In the age of corona, antisemitism is on the rise around the world
JERUSALEM (Reuters) - The coronavirus crisis is stirring anti-Semitism around the world, fuelled by centuries-old lies that Jews are spreading infection, researchers in Israel said on Monday.
The findings, in the annual report on Anti-Semitism Worldwide by the Kantor Center at Tel Aviv University, showed an 18% rise in anti-Semitic incidents in 2019 over the previous year.
In the first few months of 2020, far-right politicians in the United States and Europe and ultra-conservative pastors have seized upon the health crisis and its resulting economic hardship to foster hatred against Jews, the researchers said.

“Since the beginning of the COVID-19 pandemic, there has been a significant rise in accusations that Jews, as individuals and as a collective, are behind the spread of the virus or are directly profiting from it,” said Moshe Kantor, president of the European Jewish Congress.
“The language and imagery used clearly identifies a revival of the mediaeval ‘blood libels’ when Jews were accused of spreading disease, poisoning wells or controlling economies,” he said during the report’s release.

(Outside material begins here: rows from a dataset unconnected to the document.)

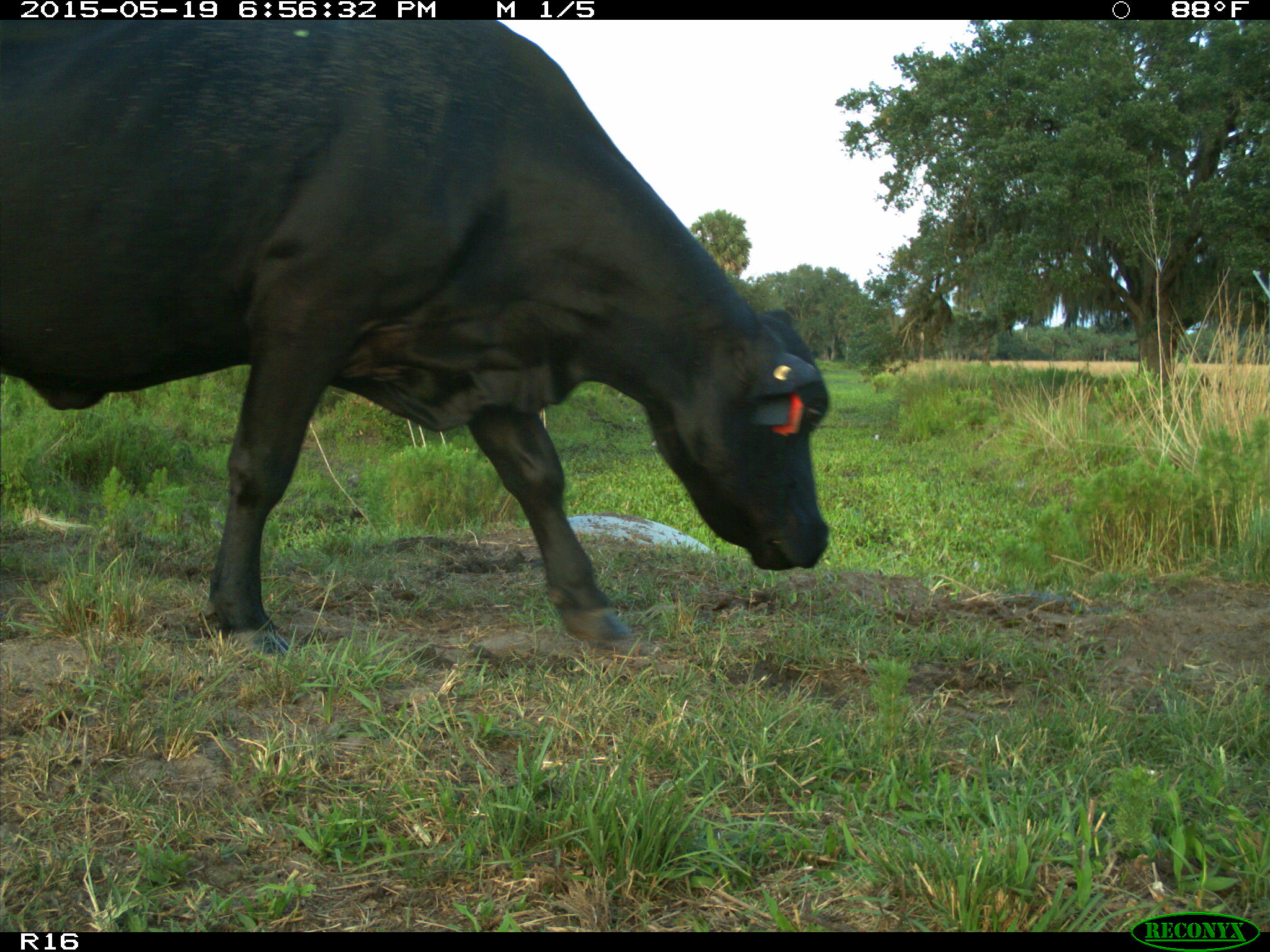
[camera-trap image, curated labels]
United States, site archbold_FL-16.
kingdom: Animalia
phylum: Chordata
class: Mammalia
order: Artiodactyla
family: Bovidae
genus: Bos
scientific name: Bos taurus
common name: domestic cow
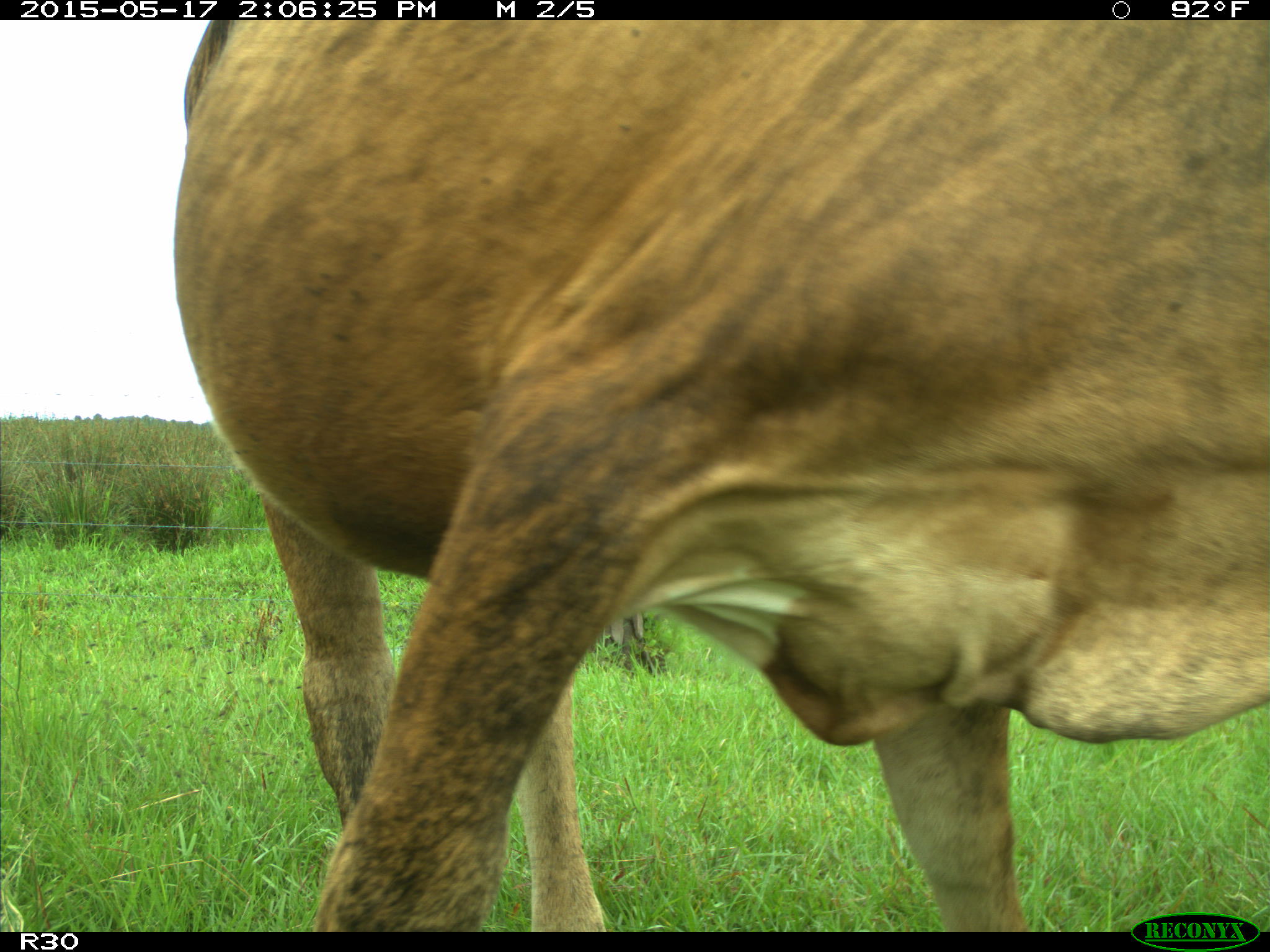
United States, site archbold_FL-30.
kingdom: Animalia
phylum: Chordata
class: Mammalia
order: Artiodactyla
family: Bovidae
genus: Bos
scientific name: Bos taurus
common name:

Kantor said that as unemployment soars due to lockdowns to contain the coronavirus, “more people may seek out scapegoats, spun for them by conspiracy theorists”.
He called on world leaders to address the problem of growing extremism “already at our door”.
Severe and violent incidents against Jews worldwide rose to 456 in 2019 from 387 in 2018, and seven Jews were killed in anti-Semitic attacks last year, the report found.